======== READING TEXT ========

Series 1- Chapter 2
To continue from our previous blog post about our journey of defining platform & service APIs and what we have learned from it, we knew that the next step in this journey without a doubt should be about data taxonomy.
Organizations are often locked down with legacy,mid-age, clunky, etc (;-)) databases. We have the challenge of tackling cases where our on-premises databases don’t have any basic database principles applied. In other cases, we found that people are still reluctant to bid goodbye to their tightly coupled processes and/or are scared of any process changes that might impact them. These databases are typically a developers’ nightmare especially when it comes to integration. I have also been in situations where we would like to open up the data from the source database and make it more available (of course in a secure manner). So when we’re building an API to unlock data from a legacy application or business process our challenge is: ‘What do we call that API so that it’s clear what data it presents without assuming how it should be used?’
So this is why data taxonomy is so important to the design of our Platform APIs
Data Taxonomy is a process of classifying your data and building a hierarchical structure which becomes the foundation for the API. And then, across our APIs, the taxonomy helps us explain the relationship between different data models.

======== EXTRACTED RECORDS ========

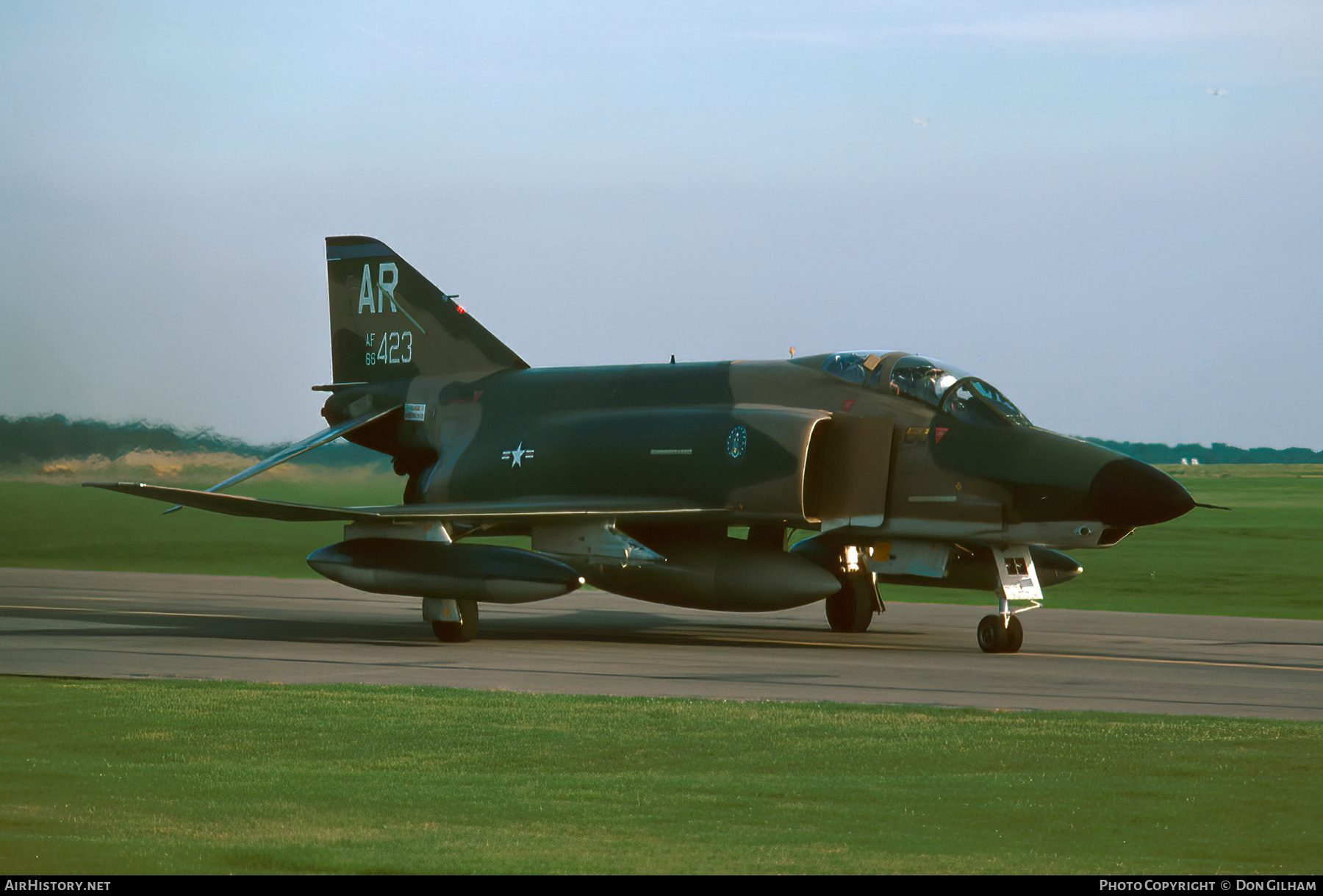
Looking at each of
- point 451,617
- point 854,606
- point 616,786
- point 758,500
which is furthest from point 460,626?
point 616,786

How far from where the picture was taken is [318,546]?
108 feet

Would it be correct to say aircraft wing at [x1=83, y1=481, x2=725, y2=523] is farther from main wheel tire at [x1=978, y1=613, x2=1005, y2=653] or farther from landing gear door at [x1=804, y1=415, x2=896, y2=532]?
main wheel tire at [x1=978, y1=613, x2=1005, y2=653]

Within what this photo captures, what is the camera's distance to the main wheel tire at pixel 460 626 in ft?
53.5

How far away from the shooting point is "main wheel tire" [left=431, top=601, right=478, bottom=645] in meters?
16.3

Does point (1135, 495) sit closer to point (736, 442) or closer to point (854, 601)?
point (736, 442)

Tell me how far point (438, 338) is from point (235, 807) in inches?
603

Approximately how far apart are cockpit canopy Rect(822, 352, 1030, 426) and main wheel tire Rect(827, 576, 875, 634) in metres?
3.06

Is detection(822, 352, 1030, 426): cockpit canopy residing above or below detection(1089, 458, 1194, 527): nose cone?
above

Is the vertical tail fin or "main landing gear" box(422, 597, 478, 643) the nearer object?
"main landing gear" box(422, 597, 478, 643)

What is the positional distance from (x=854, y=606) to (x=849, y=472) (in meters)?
2.84

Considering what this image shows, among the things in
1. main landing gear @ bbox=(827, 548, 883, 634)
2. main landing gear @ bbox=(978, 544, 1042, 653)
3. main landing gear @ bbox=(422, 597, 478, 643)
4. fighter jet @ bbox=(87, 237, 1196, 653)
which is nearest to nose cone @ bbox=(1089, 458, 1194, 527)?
fighter jet @ bbox=(87, 237, 1196, 653)

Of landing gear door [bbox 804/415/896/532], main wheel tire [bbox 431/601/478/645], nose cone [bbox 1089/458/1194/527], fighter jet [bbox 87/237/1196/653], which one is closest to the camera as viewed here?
nose cone [bbox 1089/458/1194/527]

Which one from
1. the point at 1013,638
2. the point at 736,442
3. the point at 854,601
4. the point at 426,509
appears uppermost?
the point at 736,442

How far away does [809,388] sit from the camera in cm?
1670
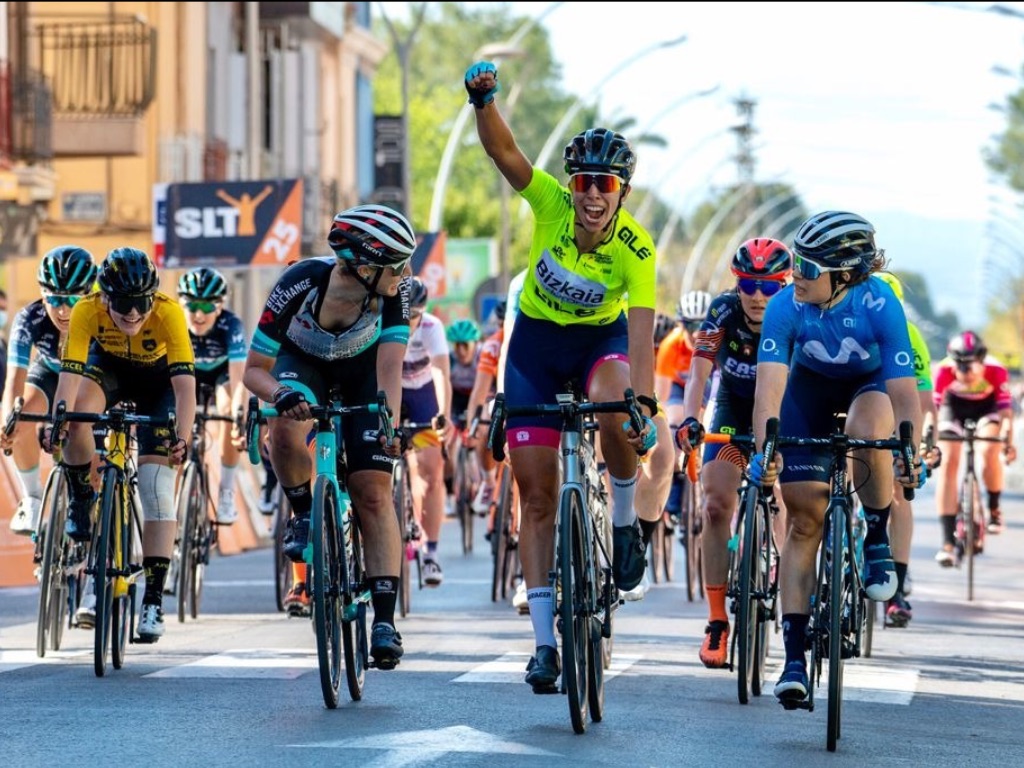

========

**TO-DO LIST:**
- 1) For each of the following statements, state yes or no according to whether it agrees with the passage on data taxonomy, and quote the exact words from the passage that decide it: (a) data taxonomy builds a hierarchical structure that serves as the foundation for the API; (b) the on-premises databases have basic database principles applied; (c) some people are reluctant to let go of tightly coupled processes.
- 2) Gather every line of the listing that contains the word "landing", where case counts.
The passage on data taxonomy and the listing have nothing to do with each other.

**ANSWERS IN ORDER:**
- 1)
(a) Yes: "building a hierarchical structure which becomes the foundation for the API"
(b) No: "our on-premises databases don’t have any basic database principles applied"
(c) Yes: "people are still reluctant to bid goodbye to their tightly coupled processes"

- 2)
Would it be correct to say aircraft wing at [x1=83, y1=481, x2=725, y2=523] is farther from main wheel tire at [x1=978, y1=613, x2=1005, y2=653] or farther from landing gear door at [x1=804, y1=415, x2=896, y2=532]?
Is the vertical tail fin or "main landing gear" box(422, 597, 478, 643) the nearer object?
"main landing gear" box(422, 597, 478, 643)
1. main landing gear @ bbox=(827, 548, 883, 634)
2. main landing gear @ bbox=(978, 544, 1042, 653)
3. main landing gear @ bbox=(422, 597, 478, 643)
Of landing gear door [bbox 804/415/896/532], main wheel tire [bbox 431/601/478/645], nose cone [bbox 1089/458/1194/527], fighter jet [bbox 87/237/1196/653], which one is closest to the camera as viewed here?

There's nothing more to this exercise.